* _Problem description_
Quote every one of the entries below word for word, leaving out the pictures.

Spatial reasoning entries
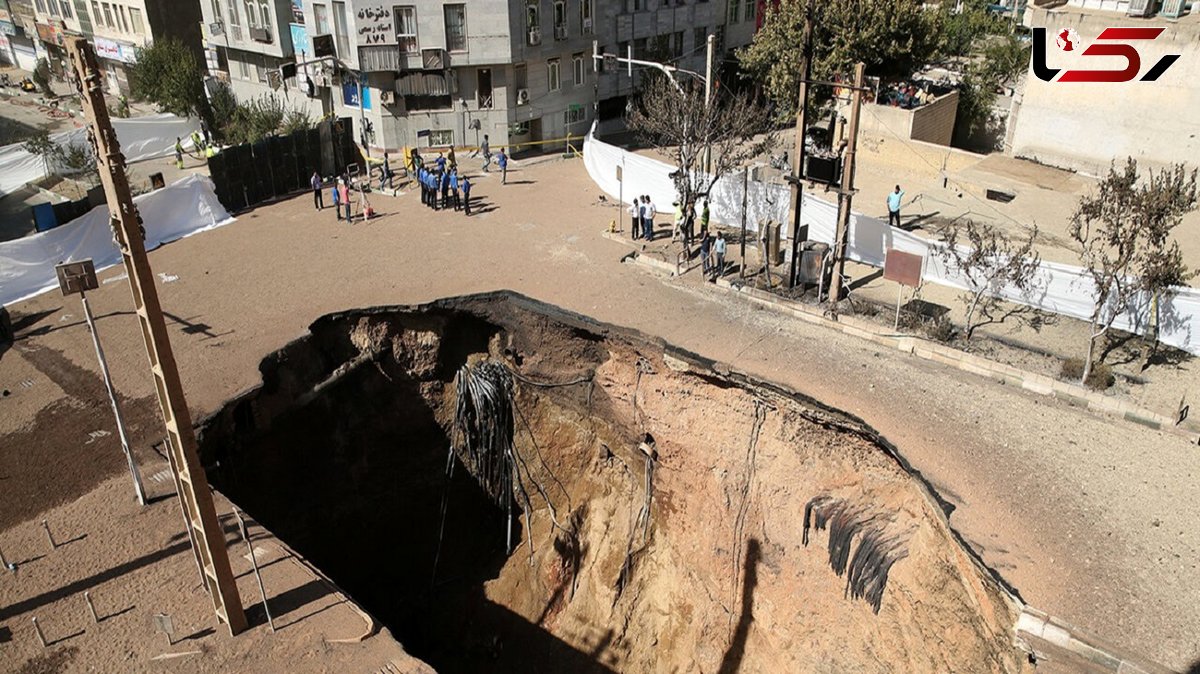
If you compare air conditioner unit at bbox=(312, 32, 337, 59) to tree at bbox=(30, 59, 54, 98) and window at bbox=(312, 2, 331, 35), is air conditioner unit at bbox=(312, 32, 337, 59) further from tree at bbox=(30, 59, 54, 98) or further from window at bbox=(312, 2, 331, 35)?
tree at bbox=(30, 59, 54, 98)

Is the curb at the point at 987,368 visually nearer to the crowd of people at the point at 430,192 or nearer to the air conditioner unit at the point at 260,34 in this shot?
the crowd of people at the point at 430,192

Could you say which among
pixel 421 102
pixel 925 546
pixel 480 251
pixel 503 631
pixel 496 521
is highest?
pixel 421 102

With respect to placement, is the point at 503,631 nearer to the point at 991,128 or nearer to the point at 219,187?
the point at 219,187

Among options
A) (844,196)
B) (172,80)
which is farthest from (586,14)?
(844,196)

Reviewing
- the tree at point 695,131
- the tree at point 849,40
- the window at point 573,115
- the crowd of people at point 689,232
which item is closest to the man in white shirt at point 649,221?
the crowd of people at point 689,232

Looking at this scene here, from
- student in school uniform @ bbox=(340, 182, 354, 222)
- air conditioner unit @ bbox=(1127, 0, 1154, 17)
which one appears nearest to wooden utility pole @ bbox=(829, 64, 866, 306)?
student in school uniform @ bbox=(340, 182, 354, 222)

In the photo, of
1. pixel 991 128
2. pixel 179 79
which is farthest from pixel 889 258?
pixel 179 79

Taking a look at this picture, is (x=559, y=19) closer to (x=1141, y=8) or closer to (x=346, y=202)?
(x=346, y=202)
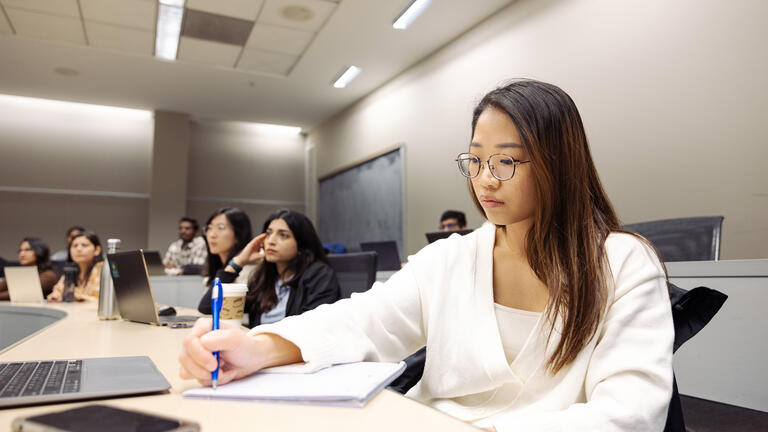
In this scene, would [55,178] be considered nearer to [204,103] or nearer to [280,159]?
[204,103]

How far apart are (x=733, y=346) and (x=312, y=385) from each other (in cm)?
134

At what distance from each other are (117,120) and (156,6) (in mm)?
3679

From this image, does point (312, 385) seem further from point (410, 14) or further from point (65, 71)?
point (65, 71)

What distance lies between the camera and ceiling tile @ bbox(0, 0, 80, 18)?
4.12 m

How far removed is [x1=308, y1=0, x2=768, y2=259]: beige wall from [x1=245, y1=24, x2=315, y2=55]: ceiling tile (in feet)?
4.98

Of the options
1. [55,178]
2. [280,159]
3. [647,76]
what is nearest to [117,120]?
[55,178]

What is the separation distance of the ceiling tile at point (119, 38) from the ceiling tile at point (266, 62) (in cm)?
92

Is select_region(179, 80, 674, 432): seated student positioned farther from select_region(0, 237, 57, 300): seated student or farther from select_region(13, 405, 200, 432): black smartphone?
select_region(0, 237, 57, 300): seated student

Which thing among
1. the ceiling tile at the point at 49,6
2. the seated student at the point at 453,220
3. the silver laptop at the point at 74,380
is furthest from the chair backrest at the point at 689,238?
the ceiling tile at the point at 49,6

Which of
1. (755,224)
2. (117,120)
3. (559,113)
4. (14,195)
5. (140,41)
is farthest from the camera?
(117,120)

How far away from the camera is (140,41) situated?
15.9 feet

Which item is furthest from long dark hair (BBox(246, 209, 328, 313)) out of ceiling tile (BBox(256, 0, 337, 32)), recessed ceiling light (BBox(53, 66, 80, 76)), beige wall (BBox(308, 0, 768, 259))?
recessed ceiling light (BBox(53, 66, 80, 76))

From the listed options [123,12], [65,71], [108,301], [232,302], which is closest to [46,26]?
[123,12]

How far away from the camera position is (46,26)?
14.9 ft
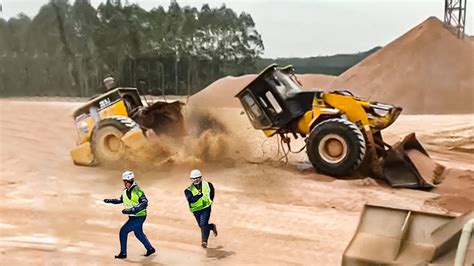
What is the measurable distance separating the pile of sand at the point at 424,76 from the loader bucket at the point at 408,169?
200 cm

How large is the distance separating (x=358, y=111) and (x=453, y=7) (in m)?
1.72

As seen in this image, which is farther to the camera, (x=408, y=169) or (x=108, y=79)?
(x=108, y=79)

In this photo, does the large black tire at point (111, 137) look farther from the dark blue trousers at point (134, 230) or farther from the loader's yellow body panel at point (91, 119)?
the dark blue trousers at point (134, 230)

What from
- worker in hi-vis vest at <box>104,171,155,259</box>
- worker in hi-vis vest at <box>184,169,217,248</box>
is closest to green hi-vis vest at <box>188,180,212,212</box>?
worker in hi-vis vest at <box>184,169,217,248</box>

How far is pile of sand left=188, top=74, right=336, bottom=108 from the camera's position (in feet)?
29.5

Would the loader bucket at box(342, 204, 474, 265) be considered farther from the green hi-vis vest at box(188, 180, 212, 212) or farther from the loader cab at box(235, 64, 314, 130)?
the loader cab at box(235, 64, 314, 130)

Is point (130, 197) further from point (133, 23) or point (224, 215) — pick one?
point (133, 23)

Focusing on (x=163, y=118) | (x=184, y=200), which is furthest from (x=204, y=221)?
(x=163, y=118)

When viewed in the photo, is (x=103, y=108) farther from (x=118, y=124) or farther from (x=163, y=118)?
(x=163, y=118)

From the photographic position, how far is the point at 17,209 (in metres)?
7.47

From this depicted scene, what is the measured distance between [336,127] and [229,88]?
1.60 metres

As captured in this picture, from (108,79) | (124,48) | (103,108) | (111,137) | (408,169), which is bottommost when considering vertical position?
(408,169)

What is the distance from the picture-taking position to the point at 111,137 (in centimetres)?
848

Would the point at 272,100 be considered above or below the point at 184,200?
above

* _Solved exercise_
If you compare air conditioner unit at bbox=(312, 32, 337, 59) to tree at bbox=(30, 59, 54, 98) and window at bbox=(312, 2, 331, 35), is air conditioner unit at bbox=(312, 32, 337, 59) further from tree at bbox=(30, 59, 54, 98) or further from window at bbox=(312, 2, 331, 35)?
tree at bbox=(30, 59, 54, 98)

Is the curb at the point at 987,368 visually nearer to the crowd of people at the point at 430,192 or nearer to the air conditioner unit at the point at 260,34 in this shot?
the crowd of people at the point at 430,192

Could you say which among
pixel 421 102
pixel 925 546
pixel 480 251
pixel 503 631
pixel 496 521
is highest?
pixel 421 102

With respect to placement, is the point at 503,631 nearer to the point at 991,128 or nearer to the point at 219,187?
the point at 219,187

Among options
A) (844,196)
B) (172,80)
which is farthest from (586,14)?
(844,196)

Reviewing
- the tree at point 695,131
- the tree at point 849,40
- the window at point 573,115
- the crowd of people at point 689,232
which item is closest to the man in white shirt at point 649,221?
the crowd of people at point 689,232

Looking at this scene here, from
- student in school uniform @ bbox=(340, 182, 354, 222)
- air conditioner unit @ bbox=(1127, 0, 1154, 17)
which one appears nearest to wooden utility pole @ bbox=(829, 64, 866, 306)?
student in school uniform @ bbox=(340, 182, 354, 222)

In the photo, of
1. pixel 991 128
2. pixel 179 79
which is farthest from pixel 889 258?
pixel 179 79

Taking a look at this picture, is (x=559, y=19) closer to (x=1141, y=8) or closer to (x=346, y=202)?
(x=346, y=202)
In this scene, would [55,178] be considered nearer to [204,103] or nearer to [280,159]?
[204,103]

How far apart are (x=733, y=346) and (x=312, y=385) from each other (in cm)?
134

At what distance from each other are (117,120) and (156,6) (in mm)?
3679

From this image, does point (312, 385) seem further from point (410, 14) or further from point (65, 71)?
point (65, 71)

What distance lies between the camera and ceiling tile @ bbox(0, 0, 80, 18)?
4.12 m

How far removed is [x1=308, y1=0, x2=768, y2=259]: beige wall from [x1=245, y1=24, x2=315, y2=55]: ceiling tile (in feet)?
4.98

Of the options
1. [55,178]
2. [280,159]
3. [647,76]
what is nearest to [117,120]?
[55,178]

What is the separation distance of the ceiling tile at point (119, 38) from the ceiling tile at point (266, 62) (in cm)?
92

Is select_region(179, 80, 674, 432): seated student positioned farther from select_region(0, 237, 57, 300): seated student or farther from select_region(13, 405, 200, 432): black smartphone?
select_region(0, 237, 57, 300): seated student

Which thing among
1. the ceiling tile at the point at 49,6
2. the seated student at the point at 453,220
3. the silver laptop at the point at 74,380
is furthest from the chair backrest at the point at 689,238?
the ceiling tile at the point at 49,6

Which of
1. (755,224)
2. (117,120)
3. (559,113)
4. (14,195)
5. (140,41)
is farthest from the camera?
(117,120)

How far away from the camera is (140,41) situated?
15.9 feet

Which item is furthest from long dark hair (BBox(246, 209, 328, 313)) out of ceiling tile (BBox(256, 0, 337, 32)), recessed ceiling light (BBox(53, 66, 80, 76)), beige wall (BBox(308, 0, 768, 259))?
recessed ceiling light (BBox(53, 66, 80, 76))

From the listed options [123,12], [65,71], [108,301], [232,302], which is closest to [46,26]?
[123,12]

How far away from the camera position is (46,26)?
14.9 ft
What is the measurable distance separating the pile of sand at the point at 424,76 from the loader bucket at the point at 408,169?
200 cm

How large is the distance separating (x=358, y=111) and (x=453, y=7) (in m)?
1.72

As seen in this image, which is farther to the camera, (x=408, y=169) or (x=108, y=79)?
(x=108, y=79)

In this photo, does the large black tire at point (111, 137) look farther from the dark blue trousers at point (134, 230) or farther from the loader's yellow body panel at point (91, 119)?
the dark blue trousers at point (134, 230)

What from
- worker in hi-vis vest at <box>104,171,155,259</box>
- worker in hi-vis vest at <box>184,169,217,248</box>
is closest to green hi-vis vest at <box>188,180,212,212</box>?
worker in hi-vis vest at <box>184,169,217,248</box>

How far is pile of sand left=188, top=74, right=336, bottom=108 from the camera's position (in feet)?
29.5

Would the loader bucket at box(342, 204, 474, 265) be considered farther from the green hi-vis vest at box(188, 180, 212, 212) or farther from the loader cab at box(235, 64, 314, 130)?
the loader cab at box(235, 64, 314, 130)

Is point (130, 197) further from point (133, 23) or point (224, 215) — pick one?
point (133, 23)

Focusing on (x=163, y=118) | (x=184, y=200), which is furthest from (x=204, y=221)?
(x=163, y=118)

When viewed in the photo, is (x=103, y=108) farther from (x=118, y=124) or farther from (x=163, y=118)?
(x=163, y=118)

From the photographic position, how far is the point at 17,209 (in metres)?
7.47

From this depicted scene, what is the measured distance between [336,127] and [229,88]?
1.60 metres

As captured in this picture, from (108,79) | (124,48) | (103,108) | (111,137) | (408,169), which is bottommost when considering vertical position?
(408,169)

What is the distance from the picture-taking position to the point at 111,137 (in centimetres)?
848

Would the point at 272,100 be considered above or below the point at 184,200?
above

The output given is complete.